Get Tough on the Huddled Masses
When the police behave punitively toward people on the streets, some people condone their actions and some people criticize them. Joshua Woods and Agnieszka Marciniak sought to test whether those reactions were swayed by perceptions about the person being stopped. Their study results, published in the journal Sociology of Race and Ethnicity, showed that, of the personal characteristics manipulated in sample scenarios, illegal documentation status elicited the strongest support for aggressive policing.

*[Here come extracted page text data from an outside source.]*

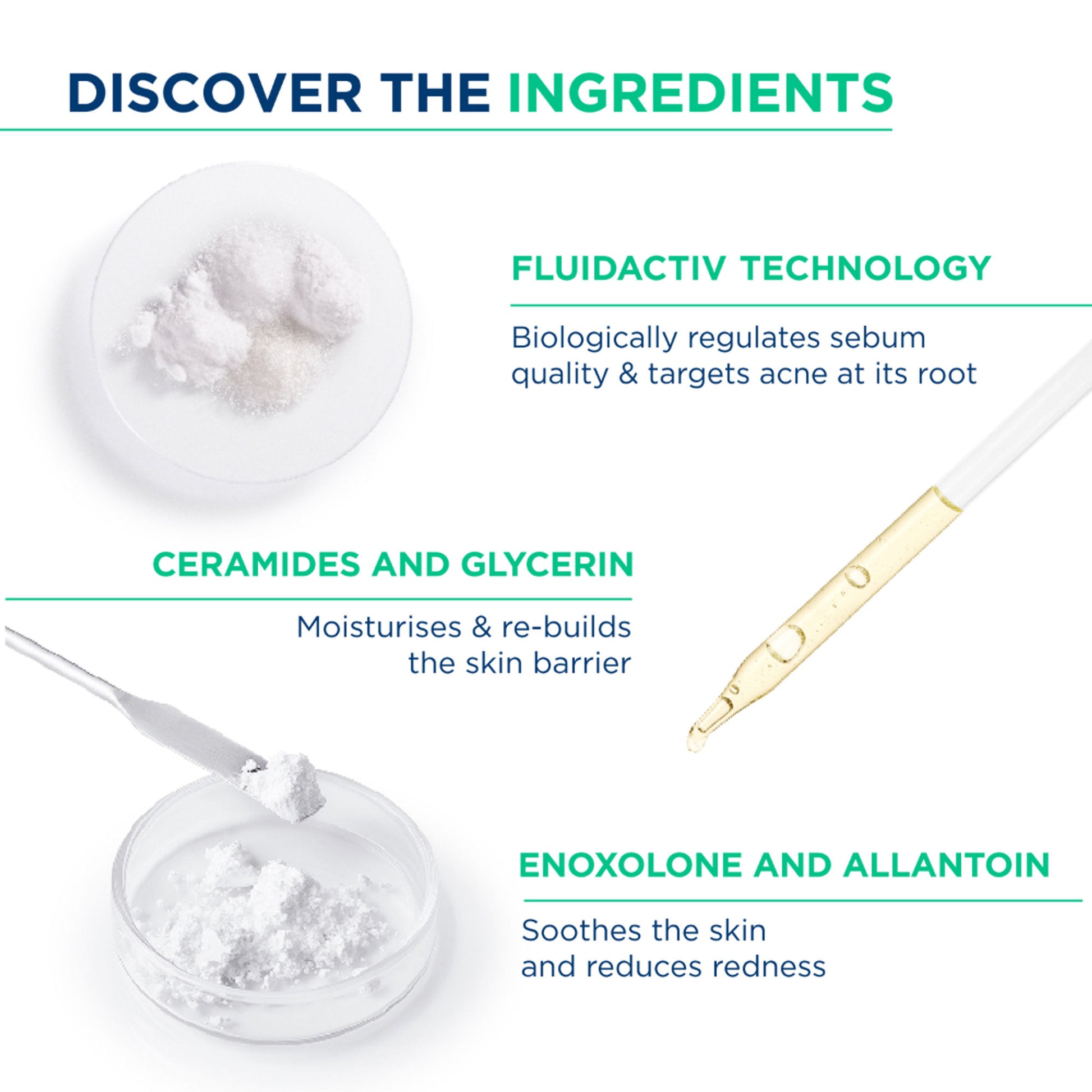 DISCOVER THE INGREDIENTS

FLUIDACTIV TECHNOLOGY

Biologically regulates sebum quality & targets acne at its root

CERAMIDES AND GLYCERIN

Moisturises & re-builds the skin barrier

ENOXOLONE AND ALLANTOIN

Soothes the skin and reduces redness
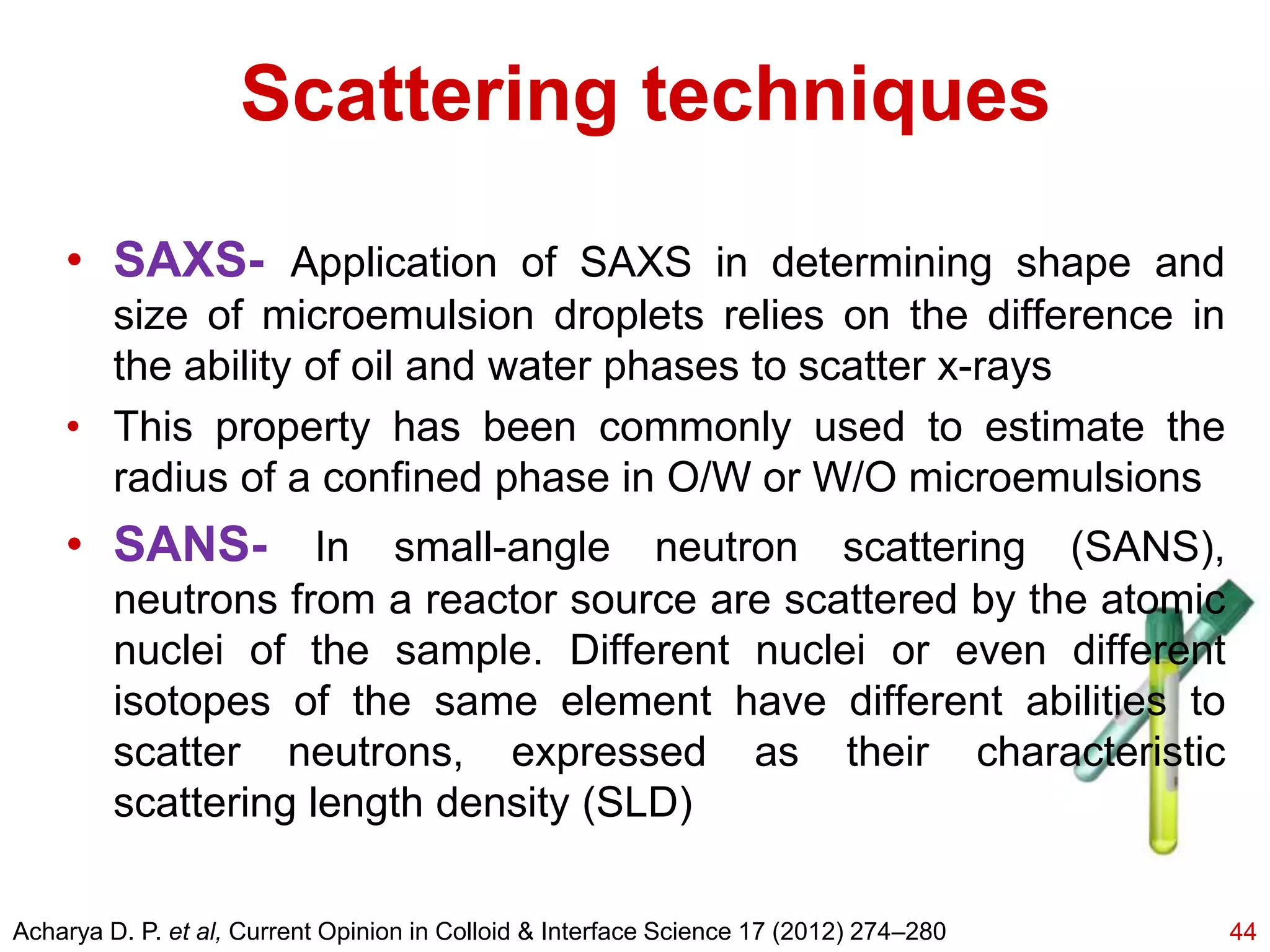 Scattering techniques

• SAXS- Application of SAXS in determining shape and size of microemulsion droplets relies on the difference in the ability of oil and water phases to scatter x-rays

• This property has been commonly used to estimate the radius of a confined phase in O/W or W/O microemulsions

• SANS- In small-angle neutron scattering (SANS), neutrons from a reactor source are scattered by the atomic nuclei of the sample. Different nuclei or even different isotopes of the same element have different abilities to scatter neutrons, expressed as their characteristic scattering length density (SLD)

Acharya D. P. et al, Current Opinion in Colloid & Interface Science 17 (2012) 274–280

44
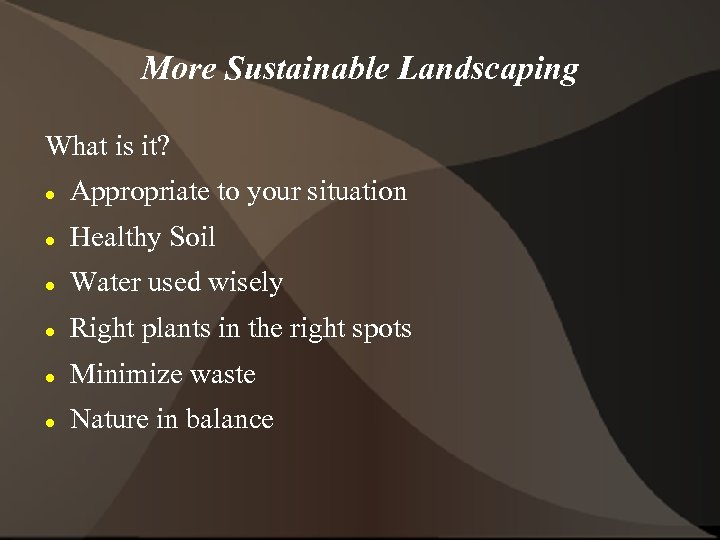 More Sustainable Landscaping

What is it?

- Appropriate to your situation
- Healthy Soil
- Water used wisely
- Right plants in the right spots
- Minimize waste
- Nature in balance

The researchers presented more than 500 students with scenarios based on Arizona’s controversial “SB 1070” law, which allows law enforcement to check the immigration status of anybody they stop if they reasonably suspect an immigration violation. Critics have charged that the law is nothing more than an excuse for racial profiling, while supporters say it’s a commonsense question, and illegal residency is, well, illegal. The students were given a survey of political attitudes, then assigned to respond to one of several randomized scenarios of an officer stopping a driver for a broken tail light, then detaining him for failing to prove immigration status. These scenarios varied whether the person stopped was Canadian or Mexican, documented or undocumented, and an engineer or a factory worker.
Reactions to the scenarios showed that an illegal documentation status was the strongest predictor—above and beyond occupation and country of origin—of respondent support for the officer’s punitive behavior. Regardless of political ideology (as declared in the attitudes survey), if the person stopped was presented as an undocumented immigrant, respondents were more likely to condone the driver’s detention.